Superprofit in salmon farming attracts new interest.
He has no experience of salmon farming, but that does not necessarily have to be a disadvantage. Bryton Shang looks at the salmon farming industry, and sees untapped possibilities.
“I studied at Princeton University, operations research and financial engineering. Then I started with stock trading, building algorithms to buy and sell stocks, in New York. After that I started my own trading firm, and became involved in the Silicon Valley start-up scene,” Bryton Shang told Salmon Business.
“I started studying when I was 17 and graduated when I was 20, as the number one student. I became an expert in data science and machine learning before the field was popularised.”
He grew up in Ithaca, upstate New York, where Cornell University is located.
“I was involved in a technology start-up that specialized in computer vision technology to diagnose cancer. Physicians diagnose cancer today by taking tissue samples and studying them under a microscope. We took a picture and diagnosed on the basis of it.”
“It soon became clear to us that one could use similar machine learning technology in other industries, including aquaculture. We looked at several industries, but growing up I had a family friend who was a professor of aquaculture at Cornell, and former business partners who had also invested in aquaculture. There’s a lot of interest in aquaculture in the United States, but not too many fish farms there.”
Now, the newly-launched Aquabyte concept is funded and ready to be tested. That’s why Shang took the trip to the fishfarming conference Aqua Nor last week – and is still staying on in Norway.
“We have raised venture capital and finished funding the initial round,” he said, but would not comment on how much money they have accumulated.
However, Aquabyte is not primarily a camera supplier.
“We focus on software development. Many are focused on hardware for use in the oil and gas industry. But there are large differences between equipment that is designed to be used 1,000 meters below sea level and salmon farms in shallower water. These cameras are designed for very deep water, overengineered and costly. We can build a camera system at 1/10th of the cost and focus on superior software on top.”
He believes his background and connections in the IT hub southeast of San Francisco give a clear advantage.
“Silicon Valley has expertise in building software and using machine learning. We will build a platform that is robust enough to be in the sea. We will build the best computer vision. In Silicon Valley, we have access to all the best brains. We will set up our main office in Norway, in either Bergen or Trondheim.”
“We will not be in the camera industry. We will be in machine learning or software/computer industry,” he emphasized.
Aquabyte has solid funding. On the ownership side, they have primarily the billion fund NEA, located in Menlo Park at Palo Alto in the heart of California’s Silicon Valley.
“They are one of the largest, oldest, and most respected VCs (venture capitalist firm) in Silicon Valley. One of their partners was former CTO of Sun Microsystems and a professor at MIT. Our second investor is a fund affiliated to Princeton University.
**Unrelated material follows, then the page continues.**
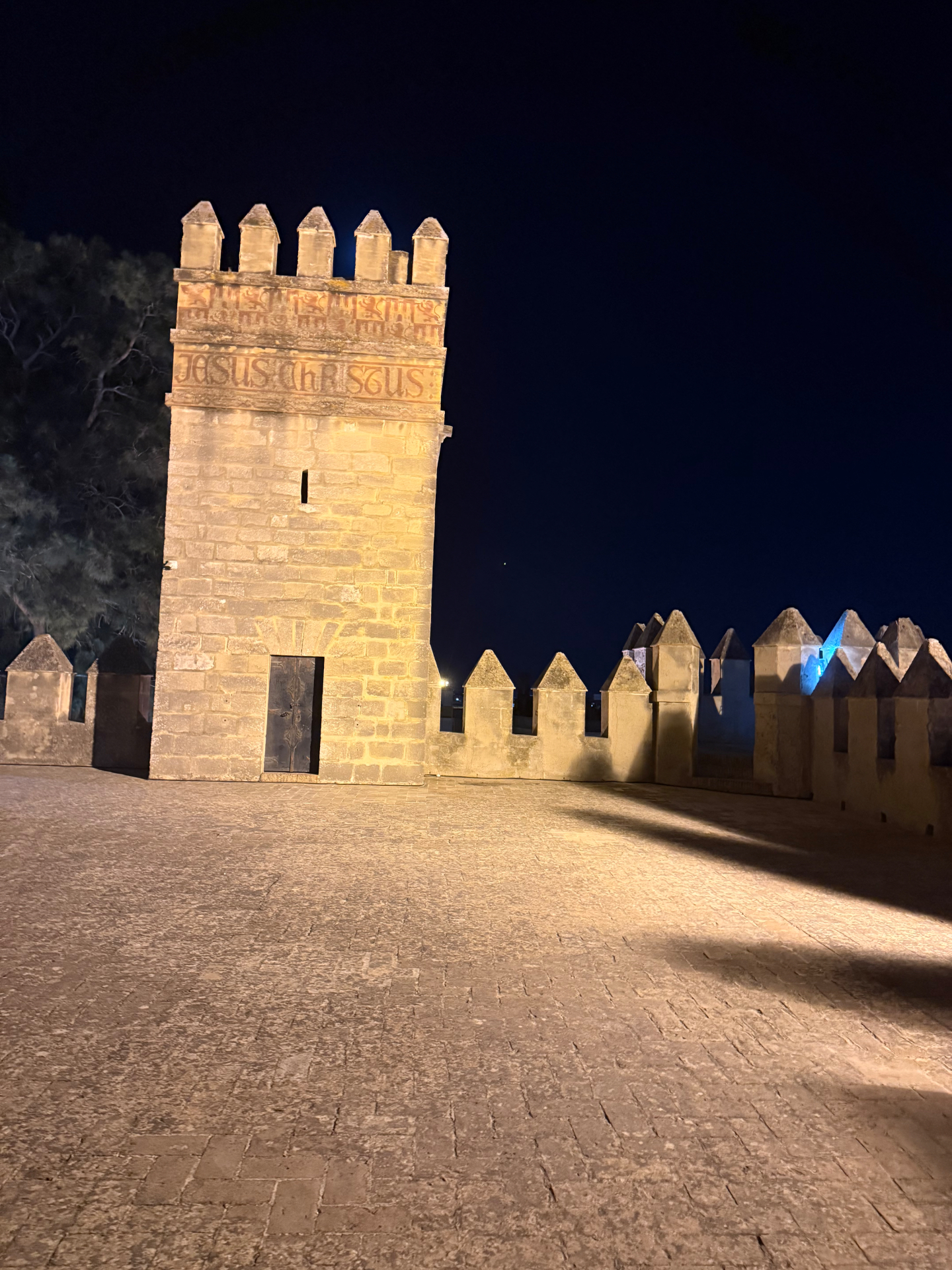 Night view of the Alcázar tower and courtyard in Jerez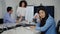 Charming slim Asian businesswoman sitting at conference table shaking head as blurred colleagues arguing at background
VC and Princeton are well known and give us access to talent.”
Venture capitalists seek high risk, and at times achieve very high returns.
“They earn the money on a few investments. Most investments lose money. And they seek exit through an IPO or M&A. They invest in seed capital, typically the first step in VC, and typically go into software companies that can reach a value of one billion dollars.”
Is a value of one billion dollars for Aquabyte your target?
“For us, only the software side will be based in the United States. Product development, sales and operations will be in Norway. After Aqua Nor, I can see that it is perfectly reasonable to be located here. I have an analogy: if you start a software company, where would you build it but Silicon Valley? Software and machine learning must be based in the United States because they have the greatest expertise there. Otherwise, it makes sense to locate the company where fish farms are.”
He believes there are big opportunities in this market – with a different mindset than the traditional one.
“I think camera technology will be commoditized. A camera company will never be worth one billion dollars. A machine learning company may be. But in this case one needs both the software expertise in Silicon Valley and the farming skills to realize it.”
“We will have access to Big Data. I think everyone realizes that their data is valuable. And there are many ways to leverage this: site selection, biomass estimation, lice counting. These interact with each other.”
“Disruption occurs in many industries now. Many are looking at new technologies,” he adds, referring to SalMar’s Ocean Farm and fully automated and closed aquaculture facilities. “These are good, but I think it’s important to focus on how it is today, because the existing type of facilities will be around for a while. You will not replace the workers at the farms with technology. It will be a combination,” he added.